Work task :: Find each line of the data excerpts below that contains the word "California", and copy those lines.

(Data excerpts)
[Start of Attachment]
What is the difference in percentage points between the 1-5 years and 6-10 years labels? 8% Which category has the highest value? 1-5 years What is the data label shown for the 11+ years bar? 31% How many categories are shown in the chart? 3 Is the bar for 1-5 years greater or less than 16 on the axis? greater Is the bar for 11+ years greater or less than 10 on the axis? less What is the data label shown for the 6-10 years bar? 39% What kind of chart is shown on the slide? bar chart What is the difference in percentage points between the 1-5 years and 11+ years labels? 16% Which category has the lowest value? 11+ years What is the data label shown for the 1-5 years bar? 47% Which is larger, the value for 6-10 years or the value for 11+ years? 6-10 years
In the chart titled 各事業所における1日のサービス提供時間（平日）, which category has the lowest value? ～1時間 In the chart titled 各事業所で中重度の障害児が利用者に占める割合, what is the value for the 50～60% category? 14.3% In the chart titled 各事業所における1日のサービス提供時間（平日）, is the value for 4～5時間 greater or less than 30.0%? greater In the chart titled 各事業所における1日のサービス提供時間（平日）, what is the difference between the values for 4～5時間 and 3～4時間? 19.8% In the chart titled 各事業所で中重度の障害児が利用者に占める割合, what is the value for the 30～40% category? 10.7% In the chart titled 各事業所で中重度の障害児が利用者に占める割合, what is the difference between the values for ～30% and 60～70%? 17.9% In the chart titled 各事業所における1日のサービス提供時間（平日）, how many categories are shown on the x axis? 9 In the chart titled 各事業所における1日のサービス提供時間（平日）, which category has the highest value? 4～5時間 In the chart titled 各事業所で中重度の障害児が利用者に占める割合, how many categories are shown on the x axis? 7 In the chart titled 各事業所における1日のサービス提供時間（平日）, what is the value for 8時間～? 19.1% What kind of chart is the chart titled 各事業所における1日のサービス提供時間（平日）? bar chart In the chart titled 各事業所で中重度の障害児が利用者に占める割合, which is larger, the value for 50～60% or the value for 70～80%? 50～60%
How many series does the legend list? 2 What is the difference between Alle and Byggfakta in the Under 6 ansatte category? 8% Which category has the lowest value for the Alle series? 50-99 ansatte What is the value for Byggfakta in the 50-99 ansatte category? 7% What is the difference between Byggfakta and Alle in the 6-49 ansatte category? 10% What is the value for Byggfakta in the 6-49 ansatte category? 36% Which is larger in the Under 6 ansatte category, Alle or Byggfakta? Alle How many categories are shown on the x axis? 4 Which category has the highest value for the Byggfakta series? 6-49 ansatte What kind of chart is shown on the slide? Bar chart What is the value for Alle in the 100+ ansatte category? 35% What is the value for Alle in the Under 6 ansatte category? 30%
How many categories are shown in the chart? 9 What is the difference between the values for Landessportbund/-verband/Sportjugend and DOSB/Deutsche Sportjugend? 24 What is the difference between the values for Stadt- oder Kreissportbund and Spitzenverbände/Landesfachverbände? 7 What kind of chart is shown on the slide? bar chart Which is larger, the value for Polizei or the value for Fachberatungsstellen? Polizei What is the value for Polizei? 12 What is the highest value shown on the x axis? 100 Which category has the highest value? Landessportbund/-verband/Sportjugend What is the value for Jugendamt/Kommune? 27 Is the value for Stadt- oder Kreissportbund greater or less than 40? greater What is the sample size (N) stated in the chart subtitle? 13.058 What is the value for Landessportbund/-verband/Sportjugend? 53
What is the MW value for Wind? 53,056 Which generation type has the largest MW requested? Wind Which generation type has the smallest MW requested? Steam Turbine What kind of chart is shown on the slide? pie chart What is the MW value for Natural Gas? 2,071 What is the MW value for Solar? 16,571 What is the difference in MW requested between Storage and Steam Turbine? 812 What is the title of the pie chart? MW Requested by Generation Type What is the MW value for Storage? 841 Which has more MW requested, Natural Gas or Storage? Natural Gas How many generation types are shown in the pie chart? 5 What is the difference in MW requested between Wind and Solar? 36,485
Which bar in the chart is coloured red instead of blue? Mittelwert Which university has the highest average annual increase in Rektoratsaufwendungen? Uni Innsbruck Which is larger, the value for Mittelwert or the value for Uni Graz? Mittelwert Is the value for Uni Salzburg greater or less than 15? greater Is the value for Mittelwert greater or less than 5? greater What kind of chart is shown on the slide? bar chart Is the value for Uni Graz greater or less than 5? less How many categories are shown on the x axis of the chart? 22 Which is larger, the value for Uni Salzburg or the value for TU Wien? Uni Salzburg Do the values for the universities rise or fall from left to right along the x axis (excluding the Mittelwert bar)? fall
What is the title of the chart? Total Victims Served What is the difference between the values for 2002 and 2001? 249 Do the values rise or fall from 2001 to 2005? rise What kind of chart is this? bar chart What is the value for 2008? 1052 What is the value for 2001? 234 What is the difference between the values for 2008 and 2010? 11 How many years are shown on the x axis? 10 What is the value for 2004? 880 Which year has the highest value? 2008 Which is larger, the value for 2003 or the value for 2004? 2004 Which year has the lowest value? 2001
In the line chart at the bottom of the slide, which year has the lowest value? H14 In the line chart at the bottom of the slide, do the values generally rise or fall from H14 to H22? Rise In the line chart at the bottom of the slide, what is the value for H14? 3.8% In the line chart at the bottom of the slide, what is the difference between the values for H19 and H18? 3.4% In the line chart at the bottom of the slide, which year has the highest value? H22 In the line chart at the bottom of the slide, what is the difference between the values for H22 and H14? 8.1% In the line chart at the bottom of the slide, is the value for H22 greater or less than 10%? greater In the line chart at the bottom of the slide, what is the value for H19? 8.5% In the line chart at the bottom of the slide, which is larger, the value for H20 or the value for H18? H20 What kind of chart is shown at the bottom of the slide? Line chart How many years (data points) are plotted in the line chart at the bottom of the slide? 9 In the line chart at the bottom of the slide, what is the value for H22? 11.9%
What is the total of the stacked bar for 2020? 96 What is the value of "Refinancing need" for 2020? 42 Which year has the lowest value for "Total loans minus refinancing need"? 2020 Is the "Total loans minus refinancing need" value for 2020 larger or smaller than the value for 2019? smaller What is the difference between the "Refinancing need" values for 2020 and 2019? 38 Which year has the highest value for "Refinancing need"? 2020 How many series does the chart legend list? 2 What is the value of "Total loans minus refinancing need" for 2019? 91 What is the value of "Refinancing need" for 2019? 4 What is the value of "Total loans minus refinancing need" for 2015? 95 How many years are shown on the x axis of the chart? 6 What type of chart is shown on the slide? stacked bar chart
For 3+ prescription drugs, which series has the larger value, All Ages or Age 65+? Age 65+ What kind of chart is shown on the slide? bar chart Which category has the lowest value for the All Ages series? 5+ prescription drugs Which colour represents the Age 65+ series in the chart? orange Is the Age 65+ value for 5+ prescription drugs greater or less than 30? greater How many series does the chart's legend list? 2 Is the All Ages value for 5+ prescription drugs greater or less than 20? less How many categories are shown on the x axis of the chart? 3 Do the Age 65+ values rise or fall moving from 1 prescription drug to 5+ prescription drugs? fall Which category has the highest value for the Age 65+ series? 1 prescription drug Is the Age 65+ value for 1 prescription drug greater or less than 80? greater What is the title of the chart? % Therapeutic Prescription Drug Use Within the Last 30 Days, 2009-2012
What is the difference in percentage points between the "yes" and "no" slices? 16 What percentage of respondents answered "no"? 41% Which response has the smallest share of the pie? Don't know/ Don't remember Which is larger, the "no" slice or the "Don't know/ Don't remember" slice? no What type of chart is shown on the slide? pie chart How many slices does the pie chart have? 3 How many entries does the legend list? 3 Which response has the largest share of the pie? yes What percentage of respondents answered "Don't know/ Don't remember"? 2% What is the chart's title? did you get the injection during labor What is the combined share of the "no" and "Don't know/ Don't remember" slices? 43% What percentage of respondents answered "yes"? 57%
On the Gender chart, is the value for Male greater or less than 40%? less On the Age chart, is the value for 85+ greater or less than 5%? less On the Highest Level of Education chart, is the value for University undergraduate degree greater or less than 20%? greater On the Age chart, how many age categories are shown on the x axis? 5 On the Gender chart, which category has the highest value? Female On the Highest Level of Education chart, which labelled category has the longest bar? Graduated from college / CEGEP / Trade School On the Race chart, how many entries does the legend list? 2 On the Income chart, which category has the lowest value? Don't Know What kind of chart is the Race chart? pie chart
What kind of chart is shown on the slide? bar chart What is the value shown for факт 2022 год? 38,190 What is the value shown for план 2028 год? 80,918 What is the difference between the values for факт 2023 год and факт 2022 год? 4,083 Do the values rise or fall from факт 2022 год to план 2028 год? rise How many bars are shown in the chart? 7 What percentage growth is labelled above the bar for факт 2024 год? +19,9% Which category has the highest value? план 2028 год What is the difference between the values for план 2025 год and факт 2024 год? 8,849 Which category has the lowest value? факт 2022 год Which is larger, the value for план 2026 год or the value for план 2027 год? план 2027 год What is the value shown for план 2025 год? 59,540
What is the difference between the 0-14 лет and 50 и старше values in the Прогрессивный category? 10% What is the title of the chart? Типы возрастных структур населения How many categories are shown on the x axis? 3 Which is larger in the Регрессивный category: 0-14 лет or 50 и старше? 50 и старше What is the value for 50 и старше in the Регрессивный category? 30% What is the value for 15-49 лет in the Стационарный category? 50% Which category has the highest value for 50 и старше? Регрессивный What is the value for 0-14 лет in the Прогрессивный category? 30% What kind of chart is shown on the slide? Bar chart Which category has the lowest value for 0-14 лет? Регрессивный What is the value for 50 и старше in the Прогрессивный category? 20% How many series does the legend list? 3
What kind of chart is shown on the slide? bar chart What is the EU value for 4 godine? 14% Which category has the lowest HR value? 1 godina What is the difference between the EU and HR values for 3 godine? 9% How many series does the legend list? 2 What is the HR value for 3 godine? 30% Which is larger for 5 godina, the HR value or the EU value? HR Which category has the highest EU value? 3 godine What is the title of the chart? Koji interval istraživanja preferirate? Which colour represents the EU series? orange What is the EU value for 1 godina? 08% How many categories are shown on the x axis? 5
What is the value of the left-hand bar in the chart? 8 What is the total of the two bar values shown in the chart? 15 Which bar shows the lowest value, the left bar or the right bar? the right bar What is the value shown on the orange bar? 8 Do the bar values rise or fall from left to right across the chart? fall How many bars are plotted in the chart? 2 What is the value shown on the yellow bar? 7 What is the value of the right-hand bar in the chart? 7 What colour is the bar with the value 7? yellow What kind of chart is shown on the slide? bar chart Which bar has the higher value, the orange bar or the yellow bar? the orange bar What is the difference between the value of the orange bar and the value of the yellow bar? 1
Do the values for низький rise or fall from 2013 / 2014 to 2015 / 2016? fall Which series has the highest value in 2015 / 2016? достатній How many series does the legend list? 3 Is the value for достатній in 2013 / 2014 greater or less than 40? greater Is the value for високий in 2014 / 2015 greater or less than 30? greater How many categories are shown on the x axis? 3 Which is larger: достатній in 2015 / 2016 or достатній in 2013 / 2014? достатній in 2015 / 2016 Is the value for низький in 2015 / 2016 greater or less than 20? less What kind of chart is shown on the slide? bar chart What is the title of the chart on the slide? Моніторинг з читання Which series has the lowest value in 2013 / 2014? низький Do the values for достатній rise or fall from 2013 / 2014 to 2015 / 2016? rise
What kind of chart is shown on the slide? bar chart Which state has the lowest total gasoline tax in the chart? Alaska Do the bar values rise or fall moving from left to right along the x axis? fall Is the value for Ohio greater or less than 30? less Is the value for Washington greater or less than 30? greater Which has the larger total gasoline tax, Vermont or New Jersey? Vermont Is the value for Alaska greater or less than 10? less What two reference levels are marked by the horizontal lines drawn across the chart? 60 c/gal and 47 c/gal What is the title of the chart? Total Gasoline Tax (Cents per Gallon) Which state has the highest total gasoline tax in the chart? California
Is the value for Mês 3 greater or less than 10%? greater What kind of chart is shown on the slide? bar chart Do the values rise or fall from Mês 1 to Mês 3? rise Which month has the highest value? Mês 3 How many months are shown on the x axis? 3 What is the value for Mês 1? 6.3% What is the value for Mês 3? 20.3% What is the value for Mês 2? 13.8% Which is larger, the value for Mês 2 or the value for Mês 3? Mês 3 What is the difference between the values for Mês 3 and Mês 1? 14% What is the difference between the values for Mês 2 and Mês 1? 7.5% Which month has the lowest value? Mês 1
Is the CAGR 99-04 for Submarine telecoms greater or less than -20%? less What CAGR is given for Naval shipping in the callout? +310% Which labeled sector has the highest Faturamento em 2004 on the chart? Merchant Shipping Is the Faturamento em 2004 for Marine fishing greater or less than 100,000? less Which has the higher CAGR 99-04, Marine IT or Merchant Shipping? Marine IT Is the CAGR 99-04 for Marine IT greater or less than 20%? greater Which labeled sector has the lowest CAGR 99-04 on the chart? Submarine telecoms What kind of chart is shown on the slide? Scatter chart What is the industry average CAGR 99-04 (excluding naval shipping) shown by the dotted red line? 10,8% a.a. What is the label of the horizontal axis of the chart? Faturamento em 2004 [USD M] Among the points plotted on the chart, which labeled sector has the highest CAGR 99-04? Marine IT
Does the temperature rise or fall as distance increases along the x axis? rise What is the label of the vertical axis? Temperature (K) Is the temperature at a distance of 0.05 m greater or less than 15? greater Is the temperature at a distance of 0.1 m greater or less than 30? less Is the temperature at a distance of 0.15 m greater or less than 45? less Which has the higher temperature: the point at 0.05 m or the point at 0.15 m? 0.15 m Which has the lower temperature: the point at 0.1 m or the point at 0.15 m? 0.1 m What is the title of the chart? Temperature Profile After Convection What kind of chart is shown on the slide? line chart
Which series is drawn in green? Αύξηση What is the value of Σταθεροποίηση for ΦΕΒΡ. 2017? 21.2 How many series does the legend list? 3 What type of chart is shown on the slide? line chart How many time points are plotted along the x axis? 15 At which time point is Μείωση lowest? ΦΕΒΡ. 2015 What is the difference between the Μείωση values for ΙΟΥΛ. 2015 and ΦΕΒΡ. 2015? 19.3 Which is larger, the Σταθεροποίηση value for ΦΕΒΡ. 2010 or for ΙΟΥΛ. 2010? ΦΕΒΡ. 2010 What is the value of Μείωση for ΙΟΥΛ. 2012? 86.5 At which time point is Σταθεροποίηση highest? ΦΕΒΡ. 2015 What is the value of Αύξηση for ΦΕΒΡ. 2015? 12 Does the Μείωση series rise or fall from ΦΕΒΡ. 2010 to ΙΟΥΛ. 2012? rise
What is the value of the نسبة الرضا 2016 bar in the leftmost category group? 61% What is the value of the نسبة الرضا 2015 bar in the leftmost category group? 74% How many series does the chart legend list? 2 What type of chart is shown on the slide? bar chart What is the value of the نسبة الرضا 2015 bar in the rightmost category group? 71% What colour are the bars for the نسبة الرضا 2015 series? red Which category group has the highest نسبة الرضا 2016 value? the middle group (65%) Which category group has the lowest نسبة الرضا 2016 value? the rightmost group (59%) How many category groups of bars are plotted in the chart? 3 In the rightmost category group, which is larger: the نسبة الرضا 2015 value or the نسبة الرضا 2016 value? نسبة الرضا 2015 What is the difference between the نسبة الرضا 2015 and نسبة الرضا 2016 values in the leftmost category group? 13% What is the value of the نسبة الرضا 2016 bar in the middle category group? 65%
[End of Attachment]
Solution ::
What kind of chart is shown on the slide? bar chart Which state has the lowest total gasoline tax in the chart? Alaska Do the bar values rise or fall moving from left to right along the x axis? fall Is the value for Ohio greater or less than 30? less Is the value for Washington greater or less than 30? greater Which has the larger total gasoline tax, Vermont or New Jersey? Vermont Is the value for Alaska greater or less than 10? less What two reference levels are marked by the horizontal lines drawn across the chart? 60 c/gal and 47 c/gal What is the title of the chart? Total Gasoline Tax (Cents per Gallon) Which state has the highest total gasoline tax in the chart? California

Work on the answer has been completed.